Make this satisfying Southwest Chicken Salad for a high protein lunch or dinner. It features tender chicken, black beans, corn, and a zesty, creamy avocado-lime dressing. This recipe is fast and great for meal prep.
Author:ariathompson
Prep Time:15 min
Cook Time:5 min
Total Time:20 min
Yield:4 servings 1x
Category:Lunch
Method:No Cook (Assembly)
Cuisine:Tex-Mex
Diet:Low Fat
Ingredients
Scale
2 cups cooked, shredded chicken
1 (15 ounce) can black beans, rinsed and drained
1 cup frozen corn, thawed
1 cup cherry tomatoes, halved
1/2 cup red onion, finely chopped
1/2 cup fresh cilantro, chopped
4 cups chopped romaine lettuce
1 ripe avocado, diced
For the Dressing:
1/2 cup Greek yogurt (plain, nonfat)
1/4 cup fresh lime juice
1/4 cup fresh cilantro
1 clove garlic, minced
1 teaspoon ground cumin
1/2 teaspoon chili powder
1/4 teaspoon salt
1/4 teaspoon black pepper
2 tablespoons water (or more, to thin)
Instructions
Prepare the dressing: Combine Greek yogurt, lime juice, cilantro, garlic, cumin, chili powder, salt, and pepper in a small food processor or blender. Blend until smooth. Add water one tablespoon at a time until you reach your desired creamy consistency. Set aside.
In a large bowl, combine the shredded chicken, black beans, thawed corn, cherry tomatoes, red onion, and chopped cilantro.
Add half of the prepared dressing to the chicken mixture. Toss gently to coat all ingredients evenly.
Divide the romaine lettuce among four serving bowls. Top the lettuce evenly with the dressed chicken mixture.
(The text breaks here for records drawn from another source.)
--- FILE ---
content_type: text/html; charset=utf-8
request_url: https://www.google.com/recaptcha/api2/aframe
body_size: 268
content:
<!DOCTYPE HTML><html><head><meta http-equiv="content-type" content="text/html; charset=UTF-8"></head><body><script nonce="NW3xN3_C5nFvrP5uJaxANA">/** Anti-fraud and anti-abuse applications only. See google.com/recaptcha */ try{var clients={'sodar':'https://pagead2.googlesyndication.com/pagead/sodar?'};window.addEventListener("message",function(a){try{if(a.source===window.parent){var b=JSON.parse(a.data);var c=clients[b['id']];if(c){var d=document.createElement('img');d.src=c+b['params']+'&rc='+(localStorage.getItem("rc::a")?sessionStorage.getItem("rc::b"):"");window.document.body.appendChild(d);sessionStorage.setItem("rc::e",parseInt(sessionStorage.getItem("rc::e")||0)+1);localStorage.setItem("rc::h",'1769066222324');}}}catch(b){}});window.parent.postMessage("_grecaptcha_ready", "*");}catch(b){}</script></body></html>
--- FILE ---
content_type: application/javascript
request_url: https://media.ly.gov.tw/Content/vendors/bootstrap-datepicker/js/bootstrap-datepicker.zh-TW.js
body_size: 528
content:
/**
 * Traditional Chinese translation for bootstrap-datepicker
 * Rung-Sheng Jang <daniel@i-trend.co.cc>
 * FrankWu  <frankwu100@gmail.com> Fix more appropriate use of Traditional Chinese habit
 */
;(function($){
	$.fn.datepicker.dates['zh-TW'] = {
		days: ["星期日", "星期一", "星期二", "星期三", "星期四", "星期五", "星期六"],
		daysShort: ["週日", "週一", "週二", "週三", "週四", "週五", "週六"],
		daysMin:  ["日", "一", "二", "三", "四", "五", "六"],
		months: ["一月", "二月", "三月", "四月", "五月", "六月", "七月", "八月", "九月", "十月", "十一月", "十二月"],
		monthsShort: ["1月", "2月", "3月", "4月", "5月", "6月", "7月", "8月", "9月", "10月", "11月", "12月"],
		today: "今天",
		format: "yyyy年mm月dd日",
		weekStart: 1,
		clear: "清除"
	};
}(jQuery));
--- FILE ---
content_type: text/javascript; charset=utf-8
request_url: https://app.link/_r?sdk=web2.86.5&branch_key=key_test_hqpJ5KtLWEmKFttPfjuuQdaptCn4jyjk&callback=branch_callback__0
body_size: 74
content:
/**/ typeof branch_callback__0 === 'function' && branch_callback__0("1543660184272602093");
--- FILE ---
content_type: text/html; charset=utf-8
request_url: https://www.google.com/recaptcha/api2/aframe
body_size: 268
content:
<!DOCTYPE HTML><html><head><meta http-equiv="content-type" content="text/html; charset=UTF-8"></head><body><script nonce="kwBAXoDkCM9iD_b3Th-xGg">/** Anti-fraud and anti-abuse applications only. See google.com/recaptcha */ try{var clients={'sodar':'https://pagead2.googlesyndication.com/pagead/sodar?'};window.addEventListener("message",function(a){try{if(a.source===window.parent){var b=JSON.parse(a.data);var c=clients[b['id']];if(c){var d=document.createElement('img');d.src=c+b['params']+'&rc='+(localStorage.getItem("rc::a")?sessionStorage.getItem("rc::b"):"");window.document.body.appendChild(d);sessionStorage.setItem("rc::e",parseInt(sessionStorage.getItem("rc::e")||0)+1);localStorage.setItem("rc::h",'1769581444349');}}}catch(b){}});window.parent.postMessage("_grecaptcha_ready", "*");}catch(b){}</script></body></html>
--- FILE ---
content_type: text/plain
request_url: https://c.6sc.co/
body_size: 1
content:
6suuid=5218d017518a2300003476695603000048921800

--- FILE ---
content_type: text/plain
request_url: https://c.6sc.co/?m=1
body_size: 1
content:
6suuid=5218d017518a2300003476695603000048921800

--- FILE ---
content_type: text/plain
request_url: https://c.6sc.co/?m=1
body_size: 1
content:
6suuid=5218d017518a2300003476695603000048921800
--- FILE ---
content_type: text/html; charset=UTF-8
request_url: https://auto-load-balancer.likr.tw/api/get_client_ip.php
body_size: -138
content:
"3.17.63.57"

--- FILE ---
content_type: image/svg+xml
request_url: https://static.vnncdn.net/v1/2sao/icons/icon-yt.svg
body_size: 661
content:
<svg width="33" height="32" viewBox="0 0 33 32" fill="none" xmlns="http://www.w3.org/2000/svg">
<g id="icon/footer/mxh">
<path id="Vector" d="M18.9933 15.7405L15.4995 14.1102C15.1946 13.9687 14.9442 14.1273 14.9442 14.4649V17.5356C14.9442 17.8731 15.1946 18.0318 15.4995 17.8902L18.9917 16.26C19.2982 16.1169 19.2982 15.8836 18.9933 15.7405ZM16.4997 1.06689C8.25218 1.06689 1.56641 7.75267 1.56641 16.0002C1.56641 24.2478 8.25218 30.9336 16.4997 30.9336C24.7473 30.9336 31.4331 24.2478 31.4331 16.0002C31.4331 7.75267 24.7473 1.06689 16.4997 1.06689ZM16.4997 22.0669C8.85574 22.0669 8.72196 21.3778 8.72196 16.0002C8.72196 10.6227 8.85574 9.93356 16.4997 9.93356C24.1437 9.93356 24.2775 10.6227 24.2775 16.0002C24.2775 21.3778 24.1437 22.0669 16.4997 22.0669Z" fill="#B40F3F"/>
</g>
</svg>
Garnish each salad with diced avocado just before serving. Drizzle the remaining dressing over the top as desired.
Notes
For meal prep, store the dressing separately from the salad components to keep the lettuce crisp. Combine just before eating.
If you do not have cooked chicken, you can grill or pan-sear 1 pound of chicken breasts seasoned with salt, pepper, and a pinch of chili powder, then shred or dice it.